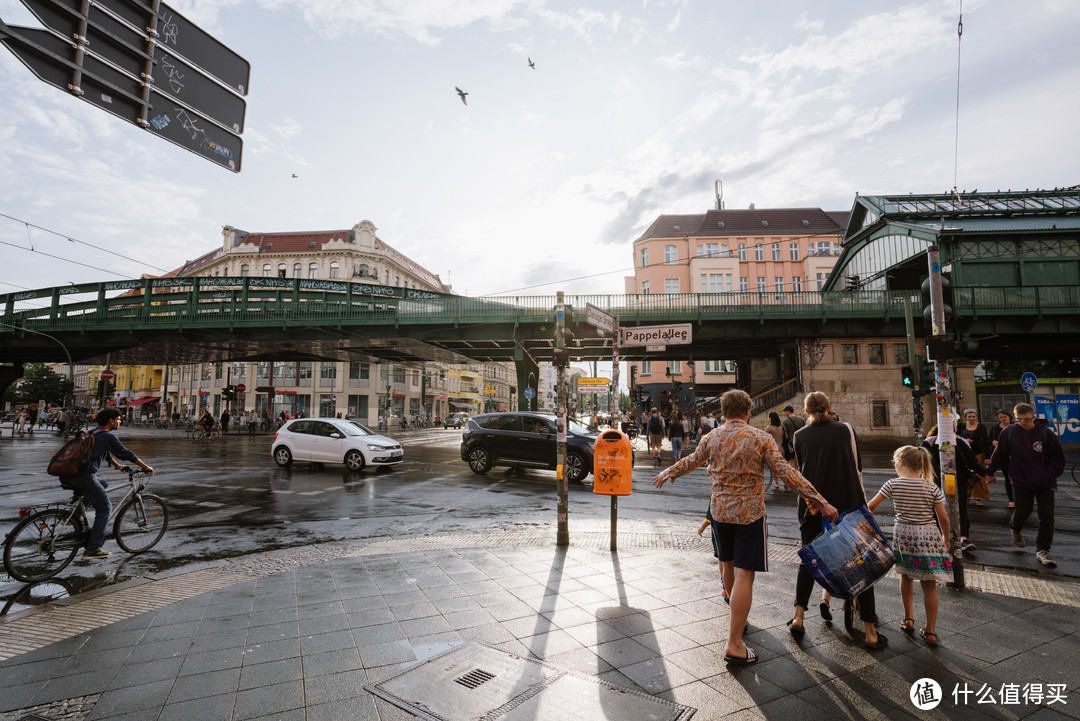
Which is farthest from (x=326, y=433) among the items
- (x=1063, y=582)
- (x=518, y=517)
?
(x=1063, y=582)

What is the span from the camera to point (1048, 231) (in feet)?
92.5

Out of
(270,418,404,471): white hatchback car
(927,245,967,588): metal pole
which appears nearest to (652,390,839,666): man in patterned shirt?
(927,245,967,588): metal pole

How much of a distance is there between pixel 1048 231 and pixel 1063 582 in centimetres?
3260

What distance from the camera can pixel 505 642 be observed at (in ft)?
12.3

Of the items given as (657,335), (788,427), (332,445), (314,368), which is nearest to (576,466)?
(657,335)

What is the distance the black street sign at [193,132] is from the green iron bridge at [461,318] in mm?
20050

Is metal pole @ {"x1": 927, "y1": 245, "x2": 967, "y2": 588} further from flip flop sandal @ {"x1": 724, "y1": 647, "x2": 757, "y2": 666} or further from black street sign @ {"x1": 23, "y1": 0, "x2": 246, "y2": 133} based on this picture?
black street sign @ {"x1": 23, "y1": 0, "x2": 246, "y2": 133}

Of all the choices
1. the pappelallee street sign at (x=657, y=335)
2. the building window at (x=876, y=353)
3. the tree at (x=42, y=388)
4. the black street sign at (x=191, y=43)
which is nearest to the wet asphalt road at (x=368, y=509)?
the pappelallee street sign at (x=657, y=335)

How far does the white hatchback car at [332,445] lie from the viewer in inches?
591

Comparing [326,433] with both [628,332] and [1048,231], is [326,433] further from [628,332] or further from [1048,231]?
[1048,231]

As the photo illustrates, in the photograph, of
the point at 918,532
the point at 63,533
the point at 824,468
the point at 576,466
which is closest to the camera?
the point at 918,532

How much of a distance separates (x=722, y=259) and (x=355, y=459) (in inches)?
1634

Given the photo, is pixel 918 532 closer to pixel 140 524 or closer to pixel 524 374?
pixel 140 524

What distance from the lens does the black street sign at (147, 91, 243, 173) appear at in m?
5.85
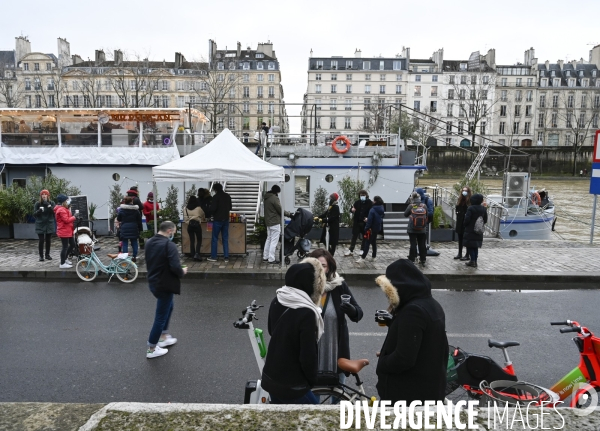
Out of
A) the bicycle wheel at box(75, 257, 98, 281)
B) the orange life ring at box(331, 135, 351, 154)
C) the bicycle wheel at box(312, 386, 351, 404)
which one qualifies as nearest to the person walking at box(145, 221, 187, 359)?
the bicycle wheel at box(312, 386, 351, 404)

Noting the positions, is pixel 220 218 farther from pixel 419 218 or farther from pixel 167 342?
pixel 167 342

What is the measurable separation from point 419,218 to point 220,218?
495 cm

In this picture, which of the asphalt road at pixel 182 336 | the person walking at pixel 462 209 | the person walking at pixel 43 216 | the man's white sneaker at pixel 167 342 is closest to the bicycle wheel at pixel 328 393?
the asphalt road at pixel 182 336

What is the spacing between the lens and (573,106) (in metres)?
=-=-=-=-=
Goal: All of the lines above should be printed exactly, minus the pictures.

Task output:
Which is farthest from (x=326, y=433) among the items
- (x=1063, y=582)
- (x=518, y=517)
?
(x=1063, y=582)

What is the span from the camera to point (1048, 231) (in feet)?
92.5

Out of
(270,418,404,471): white hatchback car
(927,245,967,588): metal pole
which appears nearest to (652,390,839,666): man in patterned shirt?
(927,245,967,588): metal pole

How much of a distance is there between pixel 1048 231 and pixel 1063 582 in centimetres?
3260

What distance from the camera can pixel 505 642 be observed at (in ft)?
12.3

Of the items given as (657,335), (788,427), (332,445), (314,368), which is nearest to (576,466)?
(657,335)

What is the distance the black street sign at [193,132] is from the green iron bridge at [461,318] in mm?
20050

Is metal pole @ {"x1": 927, "y1": 245, "x2": 967, "y2": 588} further from flip flop sandal @ {"x1": 724, "y1": 647, "x2": 757, "y2": 666} or further from black street sign @ {"x1": 23, "y1": 0, "x2": 246, "y2": 133} based on this picture?
black street sign @ {"x1": 23, "y1": 0, "x2": 246, "y2": 133}

Of all the choices
1. the pappelallee street sign at (x=657, y=335)
2. the building window at (x=876, y=353)
3. the tree at (x=42, y=388)
4. the black street sign at (x=191, y=43)
which is nearest to the wet asphalt road at (x=368, y=509)?
the pappelallee street sign at (x=657, y=335)

How far does the white hatchback car at [332,445] lie from the viewer in inches?
591

Comparing [326,433] with both [628,332] and [1048,231], is [326,433] further from [628,332] or further from [1048,231]?
[1048,231]

As the photo illustrates, in the photograph, of
the point at 918,532
the point at 63,533
the point at 824,468
the point at 576,466
which is closest to the camera?
the point at 918,532

How much of a distance separates (x=722, y=259) and (x=355, y=459) (in inches)?
1634

Given the photo, is pixel 918 532 closer to pixel 140 524 or closer to pixel 524 374?
pixel 140 524

What distance from the lens does the black street sign at (147, 91, 243, 173) appear at in m?
5.85
Out of
A) the bicycle wheel at box(75, 257, 98, 281)
B) the orange life ring at box(331, 135, 351, 154)
C) the bicycle wheel at box(312, 386, 351, 404)
which one qualifies as nearest to the person walking at box(145, 221, 187, 359)?
the bicycle wheel at box(312, 386, 351, 404)

Noting the positions, is pixel 220 218 farther from pixel 419 218 or farther from pixel 167 342?
pixel 167 342

What is the measurable separation from point 419,218 to point 220,218?
495 cm

In this picture, which of the asphalt road at pixel 182 336 | the person walking at pixel 462 209 | the person walking at pixel 43 216 | the man's white sneaker at pixel 167 342 is closest to the bicycle wheel at pixel 328 393?
the asphalt road at pixel 182 336

What is the spacing between the lens and (573,106) (in metres)?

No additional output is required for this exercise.